Spatial question entries
----------------------------------------

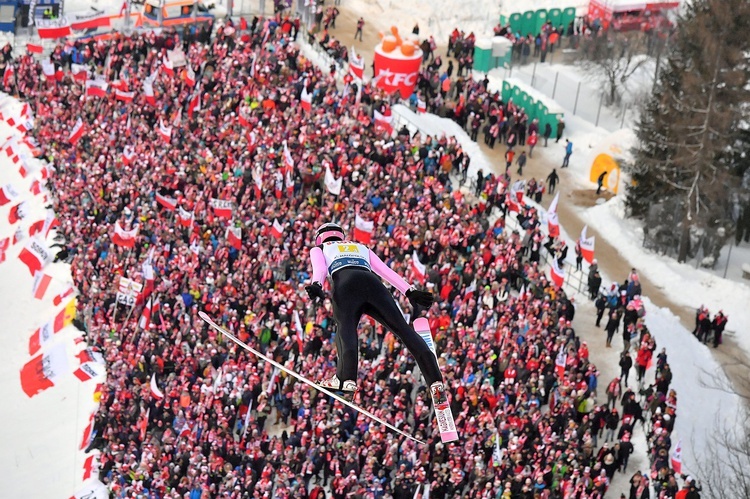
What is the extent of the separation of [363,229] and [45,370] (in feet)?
30.7

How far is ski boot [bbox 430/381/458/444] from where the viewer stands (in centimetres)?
1831

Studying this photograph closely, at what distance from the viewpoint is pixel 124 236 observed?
1681 inches

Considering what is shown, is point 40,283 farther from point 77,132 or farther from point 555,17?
point 555,17

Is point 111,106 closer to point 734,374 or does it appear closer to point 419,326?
point 734,374

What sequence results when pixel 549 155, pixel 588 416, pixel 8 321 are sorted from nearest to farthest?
pixel 588 416, pixel 8 321, pixel 549 155

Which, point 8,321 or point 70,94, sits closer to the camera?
point 8,321

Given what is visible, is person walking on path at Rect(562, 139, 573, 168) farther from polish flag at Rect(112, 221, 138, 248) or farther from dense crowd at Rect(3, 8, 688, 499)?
polish flag at Rect(112, 221, 138, 248)

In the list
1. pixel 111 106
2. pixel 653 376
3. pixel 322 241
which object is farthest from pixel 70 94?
pixel 322 241

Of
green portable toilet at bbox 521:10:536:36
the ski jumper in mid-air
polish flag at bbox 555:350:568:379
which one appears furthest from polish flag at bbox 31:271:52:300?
green portable toilet at bbox 521:10:536:36

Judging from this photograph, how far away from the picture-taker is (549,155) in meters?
52.8

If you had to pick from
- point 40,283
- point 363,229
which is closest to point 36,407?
point 40,283

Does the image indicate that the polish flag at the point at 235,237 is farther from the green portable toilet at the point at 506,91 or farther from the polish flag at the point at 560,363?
the green portable toilet at the point at 506,91

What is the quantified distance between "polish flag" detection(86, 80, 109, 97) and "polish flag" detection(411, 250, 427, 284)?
69.2 feet

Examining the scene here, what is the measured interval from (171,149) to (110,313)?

----------------------------------------

▸ **Task goal**: Rewrite the material above with "picture-taker" changed to "photographer" and everything else left as it is. Don't include the pictures.

▸ **Reply to the task**:
What is the extent of the separation of [363,229] and [45,370] (in feet)?
30.7

How far is ski boot [bbox 430/381/458/444] from where the viewer stands (in centimetres)?
1831

Studying this photograph closely, at what distance from the viewpoint is pixel 124 236 observed?
1681 inches

Considering what is shown, is point 40,283 farther from point 77,132 or farther from point 555,17?
point 555,17

Is point 111,106 closer to point 734,374 or does it appear closer to point 419,326?
point 734,374

What sequence results when pixel 549 155, pixel 588 416, pixel 8 321 are sorted from nearest to farthest?
pixel 588 416, pixel 8 321, pixel 549 155

Which, point 8,321 or point 70,94, sits closer to the camera?
point 8,321

Given what is visible, is person walking on path at Rect(562, 139, 573, 168) farther from polish flag at Rect(112, 221, 138, 248) or farther from dense crowd at Rect(3, 8, 688, 499)?
polish flag at Rect(112, 221, 138, 248)

In the list
1. pixel 111 106
2. pixel 653 376
3. pixel 322 241
which object is farthest from pixel 70 94?
pixel 322 241

Of
green portable toilet at bbox 521:10:536:36
the ski jumper in mid-air
polish flag at bbox 555:350:568:379
which one appears furthest from polish flag at bbox 31:271:52:300?
green portable toilet at bbox 521:10:536:36

Judging from this photograph, how far away from the photographer is (549,155) in meters?
52.8

If you had to pick from
- point 40,283
- point 363,229
which is closest to point 36,407?
point 40,283

Does the image indicate that the polish flag at the point at 235,237 is farther from the green portable toilet at the point at 506,91 or farther from the polish flag at the point at 560,363?
the green portable toilet at the point at 506,91

What is the quantified distance between "polish flag" detection(86, 80, 109, 97) and "polish flag" detection(411, 250, 427, 284)?
69.2 feet

Examining the scene here, what is the measured interval from (171,149) to (110,313)?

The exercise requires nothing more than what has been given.